Teman yang disamping bertanya kepada saya. Bapak tahu ngak apa maksud dia? Katanya. Saya tahu. Jawab saya yakin. Bapak tahu apa artinya ponten? Lanjut teman saya lagi. Tidak. Apa yang dimaksud dengan ponten? Tanya saya balik. Ponten itu nilai. Diponten itu dinilai. Jadi siswa Bapak tadi minta ulangan mereka kalau Bapak sendiri telah selesai memeriksa dan memberi ponten segera diberikan kepada mereka!
Deg! Saya langsung menyadari dan memahami apa yang diminta siswa saya sejak kemarin. Dan tanpa membuang waktu lagi saya segera menuju ruang kelas dan memberikan kertas ulangan siswa yang telah saya ponten kepada seluruh siswa yang kebetulan belum pulang.

Sikap Terbuka

Apa yang pernah saya alami tersebut adalah proses penundaan kemajuan yang secara sadar atau tidak saya telah lakukan untuk diri saya sendiri. Karena sejak awal siswa saya mengatakan ponten dan saya sendiri tidak terlalu memahami apa yang dikatakan dan dimaksudkan, saya tidak segera melakukan konfirmasi atau secara berterus terang bertanya balik apa yang dia maksud dengan kosa kata itu. Saya memilih untuk berdiam dan berusaha memecahkan persoalan tersebut tanpa ada proses keterlibatan pihak lain, yang mungkin akan memberikan jalan keluar. 

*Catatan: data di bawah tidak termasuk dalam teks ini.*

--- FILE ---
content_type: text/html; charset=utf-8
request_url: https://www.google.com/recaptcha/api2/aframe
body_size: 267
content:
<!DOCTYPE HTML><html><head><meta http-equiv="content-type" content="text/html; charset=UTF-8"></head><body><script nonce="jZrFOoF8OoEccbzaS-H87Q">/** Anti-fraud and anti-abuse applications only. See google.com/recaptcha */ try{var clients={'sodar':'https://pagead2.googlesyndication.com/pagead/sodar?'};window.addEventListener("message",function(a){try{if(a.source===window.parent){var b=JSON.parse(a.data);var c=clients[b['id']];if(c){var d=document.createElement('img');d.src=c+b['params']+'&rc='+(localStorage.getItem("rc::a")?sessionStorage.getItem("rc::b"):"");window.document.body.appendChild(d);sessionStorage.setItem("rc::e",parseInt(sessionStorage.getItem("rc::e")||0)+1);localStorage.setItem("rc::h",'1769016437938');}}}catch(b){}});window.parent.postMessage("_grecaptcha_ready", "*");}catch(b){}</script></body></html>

Mungkin saya waktu itu sangat percaya diri untuk mampu memahami sepenuhnya apa yang siswa saya, yang masih berusia 6-7 tahun, itu katakana atau maksudkan. Namun itu semua diluar kenyataan yang ada. Saya tetap tidak mampu memahami apa yang dimaksud siswa saya. Hingga pihak ketiga memberikan pertolongan kepada saya. Sekarang saya menyadari. Bahwa ini semua karena saya tidak cukup memiliki sikap terbuka atau sikap berterus terang.

Sikap dimana saya harus mengakui bahwa apa yang mereka maksud atau katakana, saya belum mampu memahaminya. Atau keberanian saya untuk mengatakan bahwa saya belum faham. Sikap tidak terbuka itu yang menyebabkan ilmu saya tentang ponten harus memakan waktu lebih dari satu hari. Sebuah jangka waktu yang tidak efektif bagi sebuah proses pembelajaran.

Sikap tidak terbuka itu terlahir karena saya melihat bahwa siswa saya bukan sumber belajar saya. Bahwa saya secara keilmuan berada pada tataran strata yang lebih tinggi. Belenggu inilah yang memicu perlambatan proses belajar saya. 

Sekarang, saya melihat peristiwa dua puluh tahun lalu itu sebagai mutiara yang berkilau. Yang mampu memberikan cermin untuk saya sendiri. Sebuah cermin untuk jujur pada diri sendiri dan terbuka mengatakannya kepada pihak yang belum mampu saya fahami. 

Semoga ini menjadi bekal belajar saya berikutnya. Tidak saja yang berkenaan dengan ponten, tetapi tentang berbagai hal yang mungkin jauh lebih luas dan kompleks!